> [Problem A]
Answer these questions from the article on Big Datum and the college chaplain. Put each answer on its own line, marked like its question.
(i) What name does the writer give to the proposed corollary theory?
(ii) What practice did the writer's earlier article, published two weeks before, condemn?
(iii) Why did the writer visit the therapist's office?
> [Problem B] Continue the article on Big Datum and the college chaplain from the point where it stops.

> [Extracted text]
______________________________

Religion remains an important part of the Oxford college

In recent years, scholars and the public alike have fallen for the endless potential of “Big Data”. For a modern-day Super Man (or, perhaps more accurately, Sherlock Holmes), Big Data can deliver robust results faster than a speeding bullet and articulate elegant solutions that appear, well, elementary.

As a quantitative researcher, I have swooned before the visage of Big Data. That said, as a human being, I also recognize that as a species we are an emotional bunch. In the face of poweful emotions, we tend to ignore all data, big or small.

To adjust for this inconvenient truth, I propose a corollary theory to operate alongside Big Data. Powerful, yet simple, this theory offers solutions to understanding the most vexing problems. I call it the Theory of Big Datum.

According to Big Datum theory, singular events (single datum points) can upon closer inspection seem to get bigger and bigger. This, of course, is literally true – if you move your face closer to a data spreadsheet, the dots do get bigger and bigger. Imagine, then, how big the data point might appear if you are standing on it, with the black circle all around you.

Imagine how big it would seem if you yourself were that data point. When we are participants in some system rather than outside observers, our single datum point, from which we cannot reasonably draw any conclusions, suddenly seems very large. And, although we could infer an infinitude of conclusions from our experience – just as we can draw an infinitude of lines through a single point – we begin to realise that some lines seem to make more sense for that point than others.

I begin this article in this way in order to explain clearly that I am about to engage in an exercise of Big Datum Thinking. The words that follow arise reasonably from my own experience, but perhaps do not apply to the experiences of others. If the line that I draw doesn’t fit your experience, then feel free to draw your own.

Two weeks ago, this newspaper published an article I wrote condemning the practice of involving the college chaplains in issues of student welfare, especially in areas of mental and emotional health that might result in students taking leave of absence from university. According to Big Datum Theory, at least, I spoke too soon.

Two days after the publication of the article, I met first my college chaplain and then a therapist at the university-funded Counseling Centre. The past few months have been extremely emotionally difficult for me: I triggered one nasty breakup, watched my closest sibling fight a large and growing tumor in her skull, fell in love with a woman who thinks my own religion will send me to hell, ruined an already fraught relationship with my parents, moved to a new continent, and contemplated leaving my church from childhood. I doubt psychologists use the term (at least diagnostically), but it’s been an emotional shitshow.

I visited the therapist’s office because Beck test results indicated that my experiences had triggered severe depression, and I wanted diagnostic assistance. In contrast, I visited the chaplain because he seemed like a pleasant person, and had invited me to tea.

______________________________

> [Data to examine]
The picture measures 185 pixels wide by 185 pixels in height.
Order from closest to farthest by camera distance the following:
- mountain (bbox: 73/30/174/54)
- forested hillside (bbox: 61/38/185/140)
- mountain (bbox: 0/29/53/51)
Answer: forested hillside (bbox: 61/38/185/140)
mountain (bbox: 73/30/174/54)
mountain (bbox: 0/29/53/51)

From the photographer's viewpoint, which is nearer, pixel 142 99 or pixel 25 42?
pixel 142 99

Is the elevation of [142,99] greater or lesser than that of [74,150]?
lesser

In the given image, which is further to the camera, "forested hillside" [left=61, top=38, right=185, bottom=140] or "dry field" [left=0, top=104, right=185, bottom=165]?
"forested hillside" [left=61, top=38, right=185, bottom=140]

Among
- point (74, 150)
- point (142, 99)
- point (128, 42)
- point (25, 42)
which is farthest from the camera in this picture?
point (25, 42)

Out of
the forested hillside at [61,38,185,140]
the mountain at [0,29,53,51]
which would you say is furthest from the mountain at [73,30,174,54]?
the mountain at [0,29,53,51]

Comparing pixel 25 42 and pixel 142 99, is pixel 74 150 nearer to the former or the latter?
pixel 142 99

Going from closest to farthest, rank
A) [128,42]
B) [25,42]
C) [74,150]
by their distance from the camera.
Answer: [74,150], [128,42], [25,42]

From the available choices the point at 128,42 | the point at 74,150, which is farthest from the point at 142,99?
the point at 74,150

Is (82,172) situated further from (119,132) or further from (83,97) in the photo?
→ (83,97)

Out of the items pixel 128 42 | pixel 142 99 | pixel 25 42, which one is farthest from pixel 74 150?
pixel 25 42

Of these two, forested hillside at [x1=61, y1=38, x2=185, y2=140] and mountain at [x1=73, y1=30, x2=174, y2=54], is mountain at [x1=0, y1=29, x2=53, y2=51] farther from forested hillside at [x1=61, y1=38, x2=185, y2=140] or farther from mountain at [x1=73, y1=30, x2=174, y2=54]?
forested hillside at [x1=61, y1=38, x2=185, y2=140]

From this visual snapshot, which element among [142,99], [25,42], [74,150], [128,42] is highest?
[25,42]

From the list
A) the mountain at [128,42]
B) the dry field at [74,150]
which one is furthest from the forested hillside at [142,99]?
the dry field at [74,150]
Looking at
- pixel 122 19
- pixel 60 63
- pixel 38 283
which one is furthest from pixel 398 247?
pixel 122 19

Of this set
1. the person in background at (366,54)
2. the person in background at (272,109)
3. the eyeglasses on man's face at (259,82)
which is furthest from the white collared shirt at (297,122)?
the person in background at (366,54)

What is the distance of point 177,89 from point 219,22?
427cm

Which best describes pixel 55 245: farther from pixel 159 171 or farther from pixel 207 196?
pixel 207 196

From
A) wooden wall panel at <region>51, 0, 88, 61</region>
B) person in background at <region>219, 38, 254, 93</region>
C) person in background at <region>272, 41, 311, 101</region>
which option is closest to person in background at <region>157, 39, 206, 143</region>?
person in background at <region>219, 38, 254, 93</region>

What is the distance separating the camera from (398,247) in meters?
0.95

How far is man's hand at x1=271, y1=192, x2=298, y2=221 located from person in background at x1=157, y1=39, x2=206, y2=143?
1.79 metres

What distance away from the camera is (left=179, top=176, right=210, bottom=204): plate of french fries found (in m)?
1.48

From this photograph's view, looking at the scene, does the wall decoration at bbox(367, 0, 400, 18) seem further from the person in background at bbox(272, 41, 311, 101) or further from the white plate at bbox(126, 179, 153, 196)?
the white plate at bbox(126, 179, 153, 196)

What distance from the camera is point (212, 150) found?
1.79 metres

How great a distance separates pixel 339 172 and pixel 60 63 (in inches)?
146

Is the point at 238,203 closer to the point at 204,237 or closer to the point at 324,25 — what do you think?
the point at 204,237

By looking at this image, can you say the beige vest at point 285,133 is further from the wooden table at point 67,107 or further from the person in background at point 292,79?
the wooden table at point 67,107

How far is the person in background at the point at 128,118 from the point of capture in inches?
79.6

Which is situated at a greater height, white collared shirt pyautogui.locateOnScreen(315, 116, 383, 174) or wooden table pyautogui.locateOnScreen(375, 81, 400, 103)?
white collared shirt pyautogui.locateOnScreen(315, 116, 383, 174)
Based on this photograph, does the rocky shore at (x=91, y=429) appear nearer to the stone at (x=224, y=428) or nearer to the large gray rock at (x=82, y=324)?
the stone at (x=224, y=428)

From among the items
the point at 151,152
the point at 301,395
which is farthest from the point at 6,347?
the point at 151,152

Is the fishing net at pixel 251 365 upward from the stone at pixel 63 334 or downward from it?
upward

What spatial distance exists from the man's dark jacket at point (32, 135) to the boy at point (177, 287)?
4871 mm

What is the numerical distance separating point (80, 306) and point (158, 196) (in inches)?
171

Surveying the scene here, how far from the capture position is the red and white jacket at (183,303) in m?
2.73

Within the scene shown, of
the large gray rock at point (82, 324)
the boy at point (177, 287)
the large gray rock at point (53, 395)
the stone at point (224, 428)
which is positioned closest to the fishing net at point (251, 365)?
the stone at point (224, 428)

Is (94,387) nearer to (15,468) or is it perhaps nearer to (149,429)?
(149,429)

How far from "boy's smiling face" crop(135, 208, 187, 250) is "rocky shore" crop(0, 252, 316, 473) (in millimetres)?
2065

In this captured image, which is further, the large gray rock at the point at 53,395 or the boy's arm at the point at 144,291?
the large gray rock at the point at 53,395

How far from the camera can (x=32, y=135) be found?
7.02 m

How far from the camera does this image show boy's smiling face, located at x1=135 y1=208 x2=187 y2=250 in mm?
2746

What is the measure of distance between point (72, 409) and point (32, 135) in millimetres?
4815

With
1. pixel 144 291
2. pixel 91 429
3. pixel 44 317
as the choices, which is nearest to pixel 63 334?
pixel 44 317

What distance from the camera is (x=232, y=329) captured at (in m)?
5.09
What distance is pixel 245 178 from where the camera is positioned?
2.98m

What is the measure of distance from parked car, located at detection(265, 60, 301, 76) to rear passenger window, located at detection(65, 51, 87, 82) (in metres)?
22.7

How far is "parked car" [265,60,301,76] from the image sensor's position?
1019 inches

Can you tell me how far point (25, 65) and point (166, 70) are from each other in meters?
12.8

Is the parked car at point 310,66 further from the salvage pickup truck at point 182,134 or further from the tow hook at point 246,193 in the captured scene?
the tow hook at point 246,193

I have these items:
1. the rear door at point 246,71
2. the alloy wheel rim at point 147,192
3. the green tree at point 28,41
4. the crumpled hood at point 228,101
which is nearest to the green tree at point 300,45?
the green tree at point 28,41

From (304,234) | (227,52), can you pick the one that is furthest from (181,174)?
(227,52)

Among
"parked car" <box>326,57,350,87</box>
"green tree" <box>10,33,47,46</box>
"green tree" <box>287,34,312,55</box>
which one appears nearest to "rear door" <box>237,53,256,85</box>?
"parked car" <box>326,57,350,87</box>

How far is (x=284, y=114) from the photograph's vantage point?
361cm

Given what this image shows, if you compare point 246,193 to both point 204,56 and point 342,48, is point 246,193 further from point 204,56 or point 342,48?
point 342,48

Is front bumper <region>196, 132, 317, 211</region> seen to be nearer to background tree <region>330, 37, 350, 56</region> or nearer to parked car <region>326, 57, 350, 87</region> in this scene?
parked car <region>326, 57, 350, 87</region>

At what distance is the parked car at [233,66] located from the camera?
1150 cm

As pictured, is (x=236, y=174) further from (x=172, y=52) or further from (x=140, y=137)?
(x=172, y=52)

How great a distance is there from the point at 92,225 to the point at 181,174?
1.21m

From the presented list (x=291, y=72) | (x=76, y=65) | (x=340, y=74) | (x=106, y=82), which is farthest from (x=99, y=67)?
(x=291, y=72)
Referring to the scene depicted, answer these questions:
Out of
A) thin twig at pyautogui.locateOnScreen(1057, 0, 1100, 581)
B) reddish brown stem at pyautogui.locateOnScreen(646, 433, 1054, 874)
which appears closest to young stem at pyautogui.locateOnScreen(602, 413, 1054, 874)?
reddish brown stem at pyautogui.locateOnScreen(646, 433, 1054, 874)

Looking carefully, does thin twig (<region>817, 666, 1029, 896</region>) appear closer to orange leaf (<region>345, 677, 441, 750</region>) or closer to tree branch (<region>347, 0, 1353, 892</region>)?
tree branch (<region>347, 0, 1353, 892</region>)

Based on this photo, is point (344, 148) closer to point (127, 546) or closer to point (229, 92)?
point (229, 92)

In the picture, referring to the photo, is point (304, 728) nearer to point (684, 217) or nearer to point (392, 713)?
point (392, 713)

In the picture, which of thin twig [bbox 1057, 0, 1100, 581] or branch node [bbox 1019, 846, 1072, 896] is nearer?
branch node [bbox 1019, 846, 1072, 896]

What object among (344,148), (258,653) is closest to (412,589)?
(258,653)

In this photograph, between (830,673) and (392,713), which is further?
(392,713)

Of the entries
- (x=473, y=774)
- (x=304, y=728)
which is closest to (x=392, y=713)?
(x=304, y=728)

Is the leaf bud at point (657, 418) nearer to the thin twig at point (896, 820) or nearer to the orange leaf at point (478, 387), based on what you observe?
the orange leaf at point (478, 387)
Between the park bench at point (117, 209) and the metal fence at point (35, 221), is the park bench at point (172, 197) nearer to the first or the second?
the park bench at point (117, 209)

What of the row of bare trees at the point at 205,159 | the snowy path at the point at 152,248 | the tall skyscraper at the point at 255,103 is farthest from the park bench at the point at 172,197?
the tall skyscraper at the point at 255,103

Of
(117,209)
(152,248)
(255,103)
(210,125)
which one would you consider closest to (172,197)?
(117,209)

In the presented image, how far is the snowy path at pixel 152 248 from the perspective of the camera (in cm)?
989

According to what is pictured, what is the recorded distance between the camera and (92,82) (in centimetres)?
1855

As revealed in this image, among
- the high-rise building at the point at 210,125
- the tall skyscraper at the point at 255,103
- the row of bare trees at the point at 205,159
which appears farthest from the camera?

______________________________

> [Written response A]
(i) The Theory of Big Datum.
(ii) Involving the college chaplains in issues of student welfare, especially in areas of mental and emotional health that might lead to students taking leave of absence from university.
(iii) Beck test results indicated that the writer's experiences had triggered severe depression, and the writer wanted diagnostic assistance.

> [Written response B]
Without going into too much detail, I want to emphasize the refreshment, kindness, and reception that I received from my chaplain as I opened up about many of the issues facing me. Operating as a trained and highly experienced counsellor, he listened with patience, offering sympathy and the promise of confidential support. The conversation clarified many of the challenges facing me, allowing me to vent and then collect my thoughts in preparation for a (necessarily) more clinical discussion with a university psychologist.

I can say with great certainty that had I not visited the chaplain mere hours before meeting the therapist – an incident of scheduling – I would not have made half the progress I obtained in that explicitly clinical setting.

Many will object to placing a chaplain at the centre of a welfare system designed to provide counselling and support to people of all faiths. I wonder whether we presume too much about the biases that might influence a person of the cloth. Many psychologists, for example, also maintain anti-scientific religious convictions. Furthermore, the discipline of psychology itself can blind therapists to the needs of patients, inclining them toward drug over-prescription and suggesting clinical solutions to what may be non-chemical problems.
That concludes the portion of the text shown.